Equipped with these historical anecdotes, students are encouraged to confront Alexander's thesis that “mathematical stories and mathematical practice are linked” by examining the tropes about math and mathematicians represented in popular consciousness today. Particular contemporary examples include the portraits of mathematical practice and psychology depicted in films such as Good Will Hunting (1997), Pi (1998), A Beautiful Mind (2001), Proof (2005), The Theory of Everything (2014), and Hidden Figures (2016), some of which we also assign for in- or out-of-class viewing. In addition to these films, we have also utilized in-class video material from Talithia Williams that exposes the diverse ways in which mathematics and data collection can be used, alternately, to empower, liberate, alienate, or control our bodies, the movements of social-political groups, and our senses of self [Williams 2014].

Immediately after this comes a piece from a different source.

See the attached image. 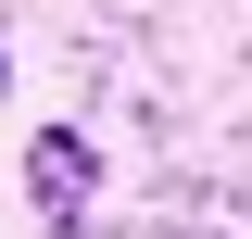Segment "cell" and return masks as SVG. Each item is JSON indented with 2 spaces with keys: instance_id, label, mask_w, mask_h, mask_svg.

All of these discussions and examples help reveal the many ways in which gendered, racial, and economic dimensions of identity intersect the reality of mathematical practice, and students are empowered to reflect on their own autobiographical relationship with mathematics. Budding math majors are able to think constructively about how to see themselves fitting into the profession of mathematics; the putatively math-phobic are able to confront tropes that have contributed to their feeling alienated from mathematics; and philosophy students are able to see how their humanistic training can be brought to bear on something like mathematics.

Figure 5. Promotional poster for the movie Hidden Figures. Wikipedia.